LordofDemons schrieb:


> Sie will aber noch weiter gehn bis zur höchstens Insatnz (so jetzt müsste ich eigendlich Grundwissen anbringen ich weiss das es was mit europäisches is aber der rest fällt mir imo natürlich dank so ner art vorführeffekt nid ein -.-)


Also ich kenn jetzt nur handelsrecht und das au noch aus österreich aber soweit ich weis muss bei der 3ten Instanz eine Beschwerde eingelegt werden und die darf se nicht einfach so losschicken da braucht sie einen anwalt sonst sehn sich die das garnid an  


			Dieser Inhalt steht nur eingeloggten Mitgliedern zur Verfügung.
        

 

lg


----------



## Thront (25. Februar 2009)

lieber abziehn als ausziehn.

das ist mein motto.


----------



## Mefisthor (25. Februar 2009)

Thront schrieb:


> lieber abziehn als ausziehn.
> 
> das ist mein motto.


Ich versteh die frau eh nich, schon klar die will ihren job nich verlieren aber wenn du jetzt aufeinma gewinnst dannarbeitest du inner firma bei der dich alle chefs hassen ^^ naja vll will se ja ne sau hohe entschädigung 

lg


----------



## Manoroth (26. Februar 2009)

hab schon n game für 79 sfr. gekauft, hab mit nem 100er bezahlt und 50 sfr. wider zurück bekommen^^ und die kassiererin arbeitet noch immer in dem laden. da werden sie in dem fall kaum n grosses theater machen wegen den paar cent^^


----------



## Bexx13 (26. Februar 2009)

Ich kenn den Fall auch, die Frau war mit ihrem Anwalt und der Anwältin der Gegenseite vorgestern bei Kerner 


			Dieser Inhalt steht nur eingeloggten Mitgliedern zur Verfügung.
        


Die nächsthöhere Instanz wär mein ich der Bundesgerichtshof !?

Ist schon ein schwieriger Fall. Kienzle traf es gut: rechtens aber nicht richtig.

Es geht auch nicht um die Höhe des Schadens, ob nun 30 Cent oder 300 Euro. Es geht um das Vertrauensverhältnis. Woher weiß der Arbeitgeber, ob sie das nicht schon seit Jahren so macht und jetzt erst erwischt wurde!? 
Andrerseits sieht es in diesem Fall auch danach aus, als ob der Arbeitgeber eine "ungemütliche" Arbeitnehmerin loswerden wolle (die seit 31 Jahren in dem Betrieb arbeitete...)

* [DATENSÄTZE]
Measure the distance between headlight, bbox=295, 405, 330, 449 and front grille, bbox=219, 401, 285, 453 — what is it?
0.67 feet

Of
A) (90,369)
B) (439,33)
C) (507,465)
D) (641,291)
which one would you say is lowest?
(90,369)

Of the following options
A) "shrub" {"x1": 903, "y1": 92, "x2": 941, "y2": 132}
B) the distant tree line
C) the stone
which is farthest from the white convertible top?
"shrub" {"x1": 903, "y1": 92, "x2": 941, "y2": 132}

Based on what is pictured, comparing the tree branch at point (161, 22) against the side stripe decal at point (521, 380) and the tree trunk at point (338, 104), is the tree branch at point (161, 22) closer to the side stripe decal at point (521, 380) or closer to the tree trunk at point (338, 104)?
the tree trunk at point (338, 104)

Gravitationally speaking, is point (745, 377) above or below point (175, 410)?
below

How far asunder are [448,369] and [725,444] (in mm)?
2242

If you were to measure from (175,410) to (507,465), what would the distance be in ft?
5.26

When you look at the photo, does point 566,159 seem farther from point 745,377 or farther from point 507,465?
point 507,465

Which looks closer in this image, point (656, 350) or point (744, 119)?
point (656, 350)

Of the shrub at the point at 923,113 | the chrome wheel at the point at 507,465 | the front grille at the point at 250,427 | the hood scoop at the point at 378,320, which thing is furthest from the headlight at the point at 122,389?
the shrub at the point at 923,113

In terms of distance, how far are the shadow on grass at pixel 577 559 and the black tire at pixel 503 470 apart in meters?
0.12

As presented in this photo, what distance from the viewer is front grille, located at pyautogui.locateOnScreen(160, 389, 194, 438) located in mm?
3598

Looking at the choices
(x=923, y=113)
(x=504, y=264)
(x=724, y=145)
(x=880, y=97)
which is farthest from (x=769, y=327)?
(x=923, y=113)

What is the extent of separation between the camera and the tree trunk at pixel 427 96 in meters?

* [ZU LÖSENDE AUFGABEN]
• A. Nach dem Beitrag von Bexx13 in der Forumsdiskussion über den Arbeitsrechtsfall kommt es nicht auf die Höhe des Schadens an. Worum geht es stattdessen, und welche Begründung gibt der Beitrag dafür?
• B. Schreibe die Forumsdiskussion über den Arbeitsrechtsfall weiter, und zwar im Anschluss an ihren letzten Satz.

* [LÖSUNGEN]
• A. Es geht um das Vertrauensverhältnis zwischen Arbeitgeber und Arbeitnehmerin, egal ob der Schaden 30 Cent oder 300 Euro beträgt. Der Arbeitgeber kann nämlich nicht wissen, ob sie das nicht schon seit Jahren so macht und erst jetzt erwischt wurde.

• B.
In dem Fall mit der MCDonalds Verkäuferin würde ich sagen, dass ihr nichts passiert, weil sowas nicht vorsätzlich oder fahrlässig passiert. Solche Ungenauigkeiten in der Kassenführung gibts es bestimmt in jedem Betrieb, wo Menschen Geld verwalten.

Ob du (TE) da eine Straftat begehst, ist ähnlich schwierig. Man müßte dir beweisen, dass du in dem Moment, als du das Wechselgeld bekamst, das nachgezählt und den Fehler bemerkt hast, und trotzdem nichts gesagt und das Geld "vorsätzlich" eingesteckt hast. Wenn man es erst später merkt ist es wieder was anderes. Man kann ja auch nicht hingehen und behaupten, man habe grad zuhause beim zählen des Wechselgeldes bemerkt, dass man 5 Euro zuwenig zurück bekommen habe. Dann bekommt man nur als Antwort "Das müssen sie schon sofort kontrollieren und beanstanden, jetzt kann ich da nichts mehr machen..."


----------



## shadow24 (26. Februar 2009)

Bexx13 schrieb:


> Die nächsthöhere Instanz wär mein ich der Bundesgerichtshof !?
> Es geht auch nicht um die Höhe des Schadens, ob nun 30 Cent oder 300 Euro. Es geht um das Vertrauensverhältnis. Woher weiß der Arbeitgeber, ob sie das nicht schon seit Jahren so macht und jetzt erst erwischt wurde!?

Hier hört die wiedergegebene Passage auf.